*** Block opens ***
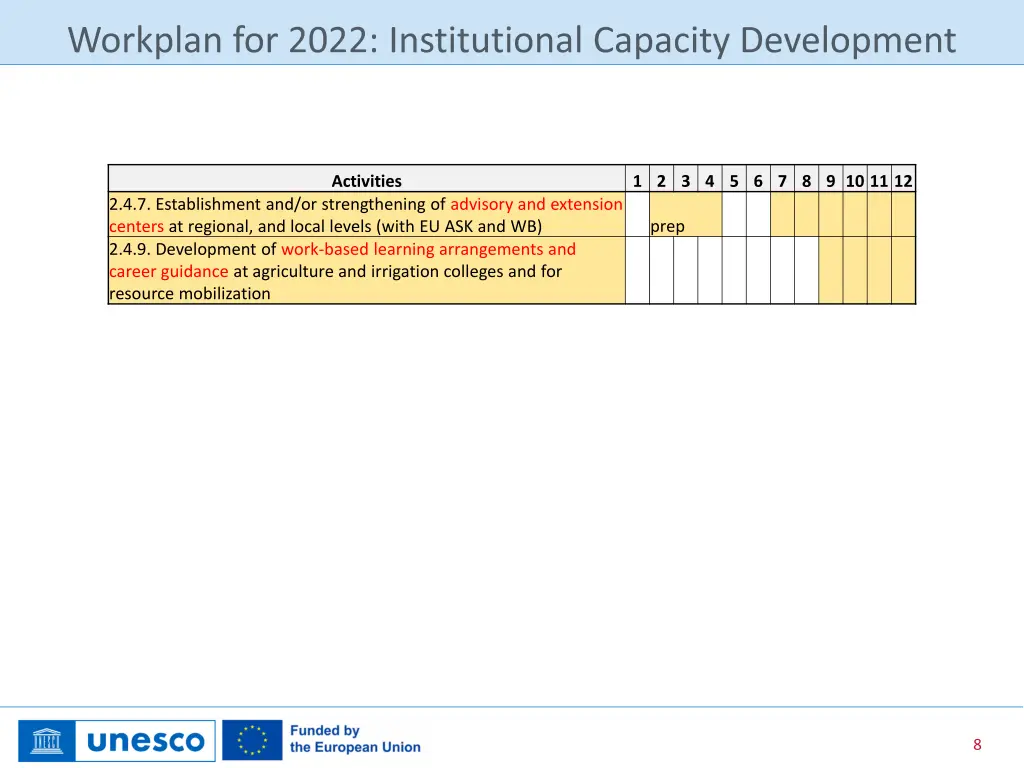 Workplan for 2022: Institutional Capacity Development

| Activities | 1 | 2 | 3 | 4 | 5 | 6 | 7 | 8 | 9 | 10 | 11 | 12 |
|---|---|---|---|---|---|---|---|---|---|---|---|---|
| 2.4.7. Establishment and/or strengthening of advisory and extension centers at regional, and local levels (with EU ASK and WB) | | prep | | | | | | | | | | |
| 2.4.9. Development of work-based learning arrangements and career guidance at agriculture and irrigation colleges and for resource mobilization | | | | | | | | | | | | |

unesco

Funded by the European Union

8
*** Block closes ***
*** Block opens ***
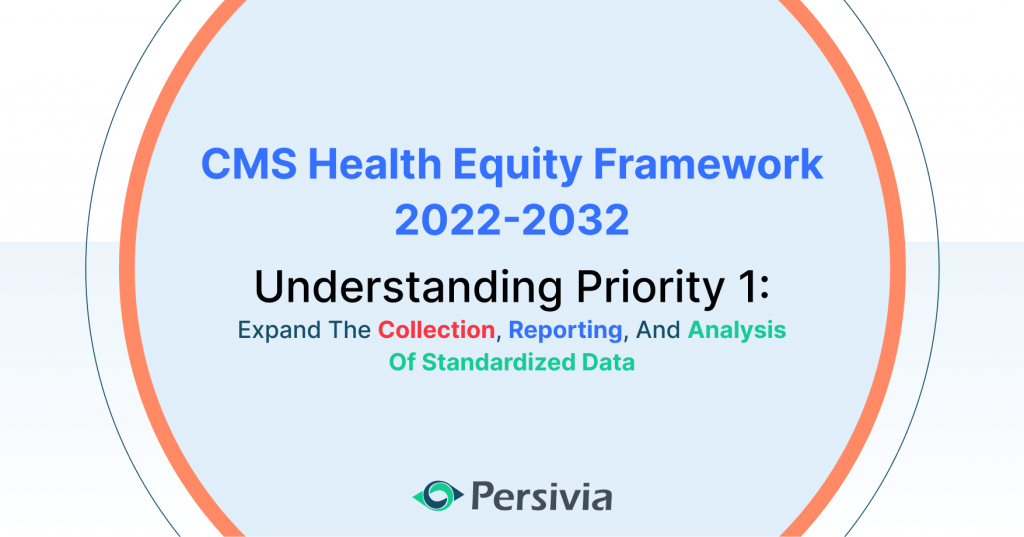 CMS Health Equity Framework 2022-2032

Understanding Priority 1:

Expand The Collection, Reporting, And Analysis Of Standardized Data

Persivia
*** Block closes ***
> **WHAT IS EXPECTED**:
Would you copy out, exactly and with no pictures, only the lines above from the one that contains "Workplan for 2022: Institutional" through the one that contains "2.4.7. Establishment and/or"?

> **ANSWER FOR THE TASK**:
 Workplan for 2022: Institutional Capacity Development

| Activities | 1 | 2 | 3 | 4 | 5 | 6 | 7 | 8 | 9 | 10 | 11 | 12 |
|---|---|---|---|---|---|---|---|---|---|---|---|---|
| 2.4.7. Establishment and/or strengthening of advisory and extension centers at regional, and local levels (with EU ASK and WB) | | prep | | | | | | | | | | |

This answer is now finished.